Nineteen days into the search for Malaysian Airlines Flight 370, the latest satellite images are the first to suggest that a debris field from the plane — rather than just a few objects — may be floating in the southern Indian Ocean, though no wreckage has been confirmed. Previously, an Australian satellite detected two large objects and a Chinese satellite detected one.
All three finds were made in roughly the same area, far southwest of Australia, where a desperate, multinational hunt has been going on for days.
Clouds obscured the latest satellite images, but dozens of objects could be seen in the gaps, ranging in length from one meter (3 feet) to 23 meters (76 feet). At a news conference in Kuala Lumpur, Hishammuddin said some of them "appeared to be bright, possibly indicating solid materials."
The images were taken Sunday and relayed by French-based Airbus Defence and Space, a division of Europe's Airbus Group; its businesses include the operation of satellites and satellite communications. The company said in a statement that it has mobilized five observation satellites, including two that can produce very high resolution images, to help locate the plane.
Various floating objects have been spotted in the area by planes over the last week, including on Wednesday, when the Australian Maritime Safety Authority said three more objects were seen. The authority said two objects seen from a civil aircraft appeared to be rope, and that a New Zealand military plane spotted a blue object.
None of the objects were seen on a second pass, a frustration that has been repeated several times in the hunt for Flight 370, missing since March 8 with 239 people aboard.
Australian officials did not say whether they received the French imagery in time for search planes out at sea to look for the possible debris field, and did not return repeated phone messages seeking further comment.
It remains uncertain whether any of the objects seen came from the plane; they could have come from a cargo ship or something else.

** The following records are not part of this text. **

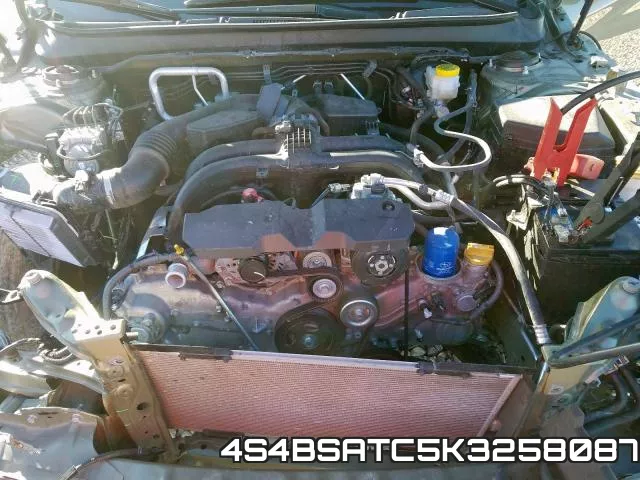 4S4BSATC5K3258087 фото 5
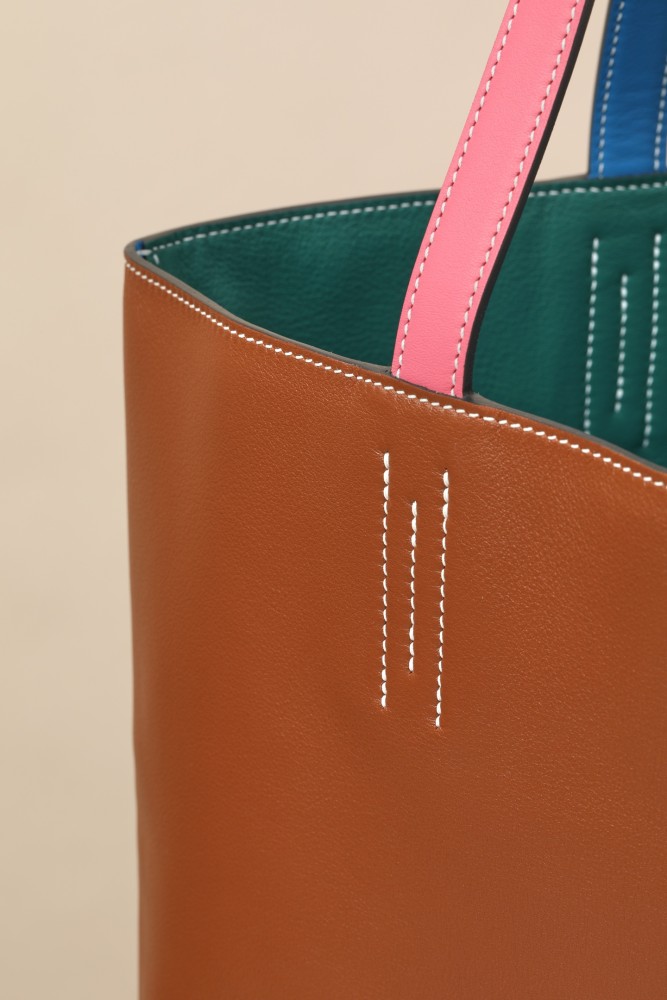 NIGO Hermes Neo Double Sens 35 Bag #nigo335174
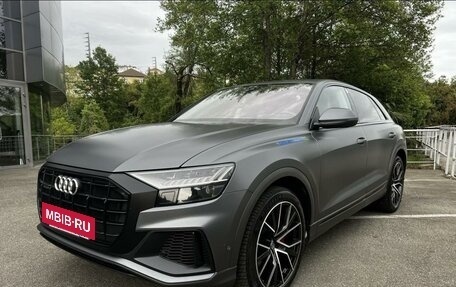 Audi Q8 I, 2020 год, 8 000 000 рублей, 6 фотография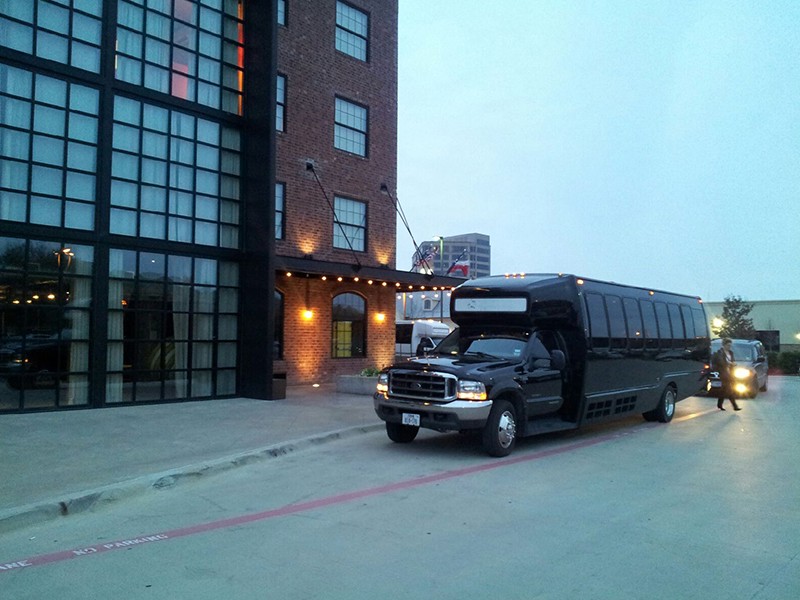 Best Party Bus Services Near Me Rockwall TX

The search resumed Wednesday after fierce winds and high waves forced crews to take a break Tuesday. A total of 12 planes and five ships from the United States, China, Japan, South Korea, Australia and New Zealand were participating in the search, hoping to find even a single piece of the jet that could offer tangible evidence of a crash and provide clues to find the rest of the wreckage.
Malaysia announced Monday that a mathematical analysis of the final known satellite signals from the plane showed that it had crashed in the sea, killing everyone on board.
The new data greatly reduced the search zone, but it remains huge — an area estimated at 1.6 million square kilometers (622,000 square miles), about the size of Alaska.
"We're throwing everything we have at this search," Australian Prime Minister Tony Abbott told Nine Network television on Wednesday.
"This is about the most inaccessible spot imaginable. It's thousands of kilometers from anywhere," he later told Seven Network television. He vowed that "we will do what we can to solve this riddle."
Malaysia has been criticized over its handling of the search, though it is one of the most perplexing mysteries in aviation history. Much of the most strident criticism has come from relatives of the 153 Chinese missing, some of whom expressed outrage that Malaysia essentially declared their loved ones dead without recovering a single piece of wreckage.
At a hotel banquet room in Beijing on Wednesday, a delegation of Malaysian government and airline officials explained what they knew to relatives of those lost. They were met with skepticism and even ridicule by some of the roughly 100 people in audience, who questioned some of the report's findings, including how investigators could have concluded the direction and speed of the plane. One man later said he wanted to pummel everyone in the Malaysian delegation.
"Time will heal emotions that are running high. We fully understand," Hishammuddin said in Kuala Lumpur.